───── Reading text ─────
A common fertility treatment used in New Zealand carries a one-in-10 risk of the baby having abnormalities, according to a major international study.
Researchers from the University of Adelaide compared the risk of defects posed by common therapies, including IVF (in vitro fertilisation) and ICSI (intracytoplasmic sperm injection).
About 10 per cent of couples using ICSI were found to have a baby with abnormalities - such as bowel and urinary tract problems, heart and lung conditions and cerebral palsy - making it the riskiest treatment. This compared with IVF, which has a risk of 7.2 per cent.
The procedure, which involves injecting a single sperm into an egg, is used in the public and the private sector.
At least 1600 cycles of ICSI are carried out in New Zealand each year, 800 in Auckland. That mirrors numbers for IVF, said Royal Australian and New Zealand College of Obstetrics and Gynaecology spokeswoman Emma Parry.
When a man's sperm quality was low, ICSI was often the preferred treatment because it had a greater chance of success than IVF.
───── Data records ─────
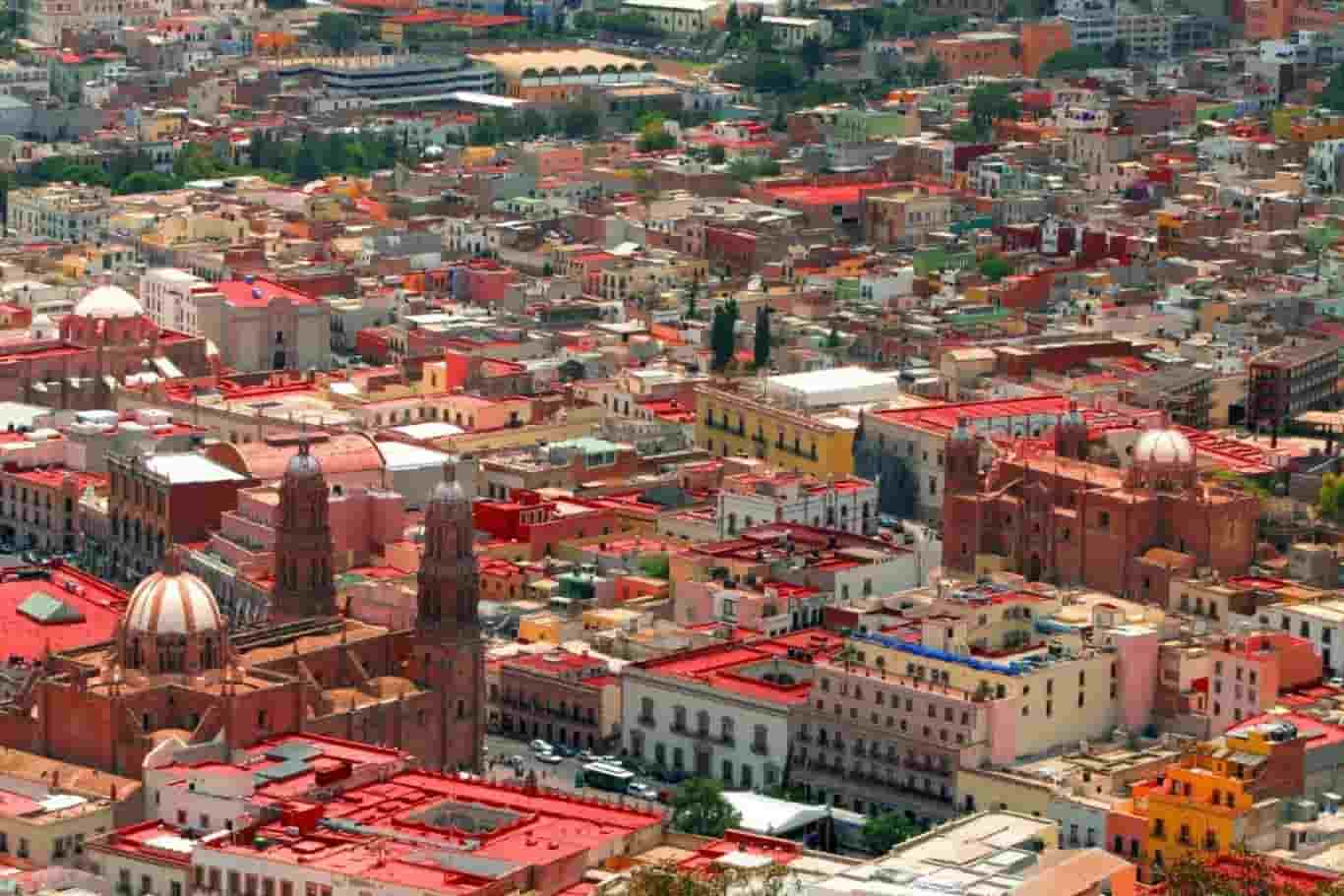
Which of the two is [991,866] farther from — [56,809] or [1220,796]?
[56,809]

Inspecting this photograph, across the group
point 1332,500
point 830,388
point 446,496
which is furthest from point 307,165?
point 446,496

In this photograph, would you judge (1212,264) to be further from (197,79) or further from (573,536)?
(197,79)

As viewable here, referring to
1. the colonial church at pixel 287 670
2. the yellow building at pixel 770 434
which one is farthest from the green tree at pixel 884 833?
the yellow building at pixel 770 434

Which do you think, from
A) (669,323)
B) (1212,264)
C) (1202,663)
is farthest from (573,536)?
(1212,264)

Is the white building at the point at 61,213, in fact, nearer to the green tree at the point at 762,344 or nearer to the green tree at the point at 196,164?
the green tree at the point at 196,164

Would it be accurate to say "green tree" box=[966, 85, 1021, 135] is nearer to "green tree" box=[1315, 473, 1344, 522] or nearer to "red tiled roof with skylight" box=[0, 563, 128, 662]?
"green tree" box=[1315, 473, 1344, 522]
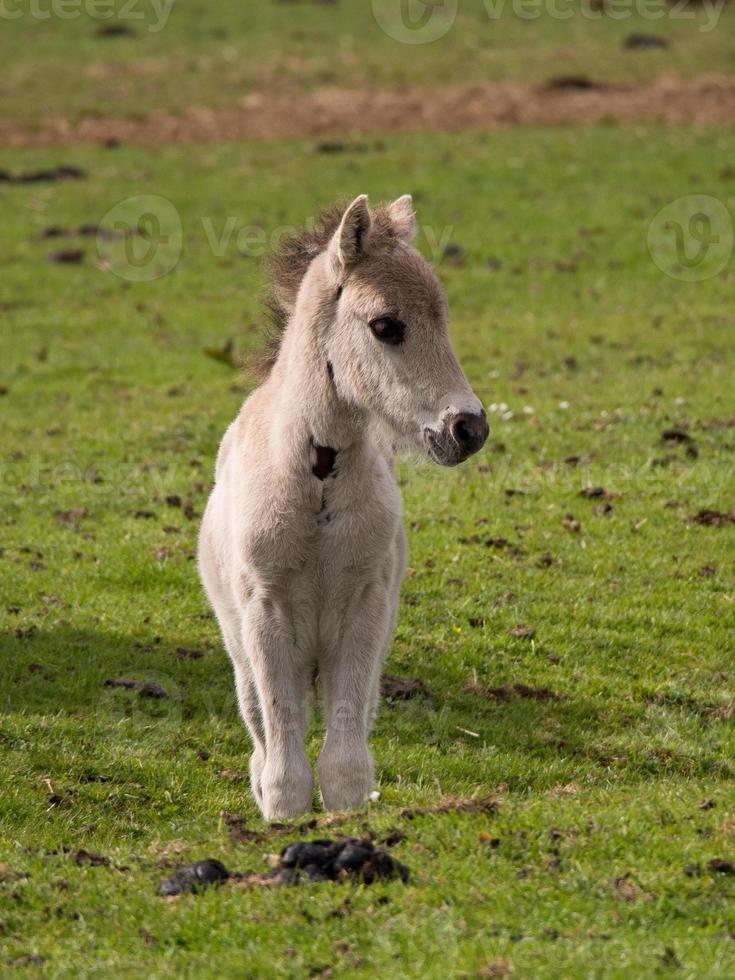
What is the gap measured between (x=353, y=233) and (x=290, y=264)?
─────
───── Data records ─────
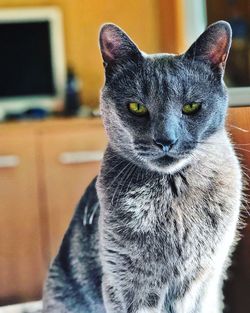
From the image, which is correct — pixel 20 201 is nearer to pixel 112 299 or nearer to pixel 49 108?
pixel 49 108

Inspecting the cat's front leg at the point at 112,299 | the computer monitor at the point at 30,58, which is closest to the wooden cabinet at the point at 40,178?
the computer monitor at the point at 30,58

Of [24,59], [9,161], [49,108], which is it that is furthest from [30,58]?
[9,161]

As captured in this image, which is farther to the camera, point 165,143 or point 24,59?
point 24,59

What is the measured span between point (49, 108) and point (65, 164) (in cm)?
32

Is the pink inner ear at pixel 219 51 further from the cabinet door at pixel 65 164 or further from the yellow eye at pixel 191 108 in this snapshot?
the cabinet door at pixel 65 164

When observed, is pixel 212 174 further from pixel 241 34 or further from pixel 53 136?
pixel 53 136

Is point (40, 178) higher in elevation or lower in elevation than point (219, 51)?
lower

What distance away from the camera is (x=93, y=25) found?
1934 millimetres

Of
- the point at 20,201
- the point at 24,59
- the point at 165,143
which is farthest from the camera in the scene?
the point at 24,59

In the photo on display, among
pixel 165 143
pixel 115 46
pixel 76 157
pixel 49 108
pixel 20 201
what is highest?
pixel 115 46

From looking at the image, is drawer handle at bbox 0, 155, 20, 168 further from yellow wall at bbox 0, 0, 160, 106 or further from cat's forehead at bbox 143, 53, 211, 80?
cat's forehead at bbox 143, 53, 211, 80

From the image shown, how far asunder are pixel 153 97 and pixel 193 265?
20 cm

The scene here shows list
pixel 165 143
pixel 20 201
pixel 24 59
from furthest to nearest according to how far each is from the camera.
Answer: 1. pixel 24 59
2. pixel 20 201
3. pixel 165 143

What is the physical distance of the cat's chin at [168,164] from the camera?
─────
[Actions to take]
1. Answer these questions from the fertility treatment article.
(a) Which university were the researchers from?
(b) What risk of abnormalities does the article give for IVF?
(c) How many cycles of ICSI are carried out in Auckland each year?
2. Render this sentence from the fertility treatment article in Spanish: "The procedure, which involves injecting a single sperm into an egg, is used in the public and the private sector."
3. Pick up the article on fertility treatment risks after its last sentence and write one more paragraph.
The material has no connection to the text.

[Your responses]
1.
(a) The University of Adelaide.
(b) 7.2 per cent.
(c) 800.

2. El procedimiento, que consiste en inyectar un solo espermatozoide en un óvulo, se utiliza en el sector público y en el privado.

3.
"Women receive two publicly funded cycles of fertility treatment. So these days what they'd do is identify which couples are going to have problems with standard IVF before they start, and if they are, flick them through to ICSI.
"I think that for most couples that are at the point of going for IVF or ICSI as an option to get pregnant, when faced with this data most of them would still want to continue on that pathway."
The 16-year study included more than 300,000 births in South Australia and followed the children's development for five years. Of those, 6100 were assisted births and 18,000 of the babies were found to have birth defects.
It confirmed previous studies that the risk of birth defects was higher, 8 per cent, compared with natural conception, 6 per cent.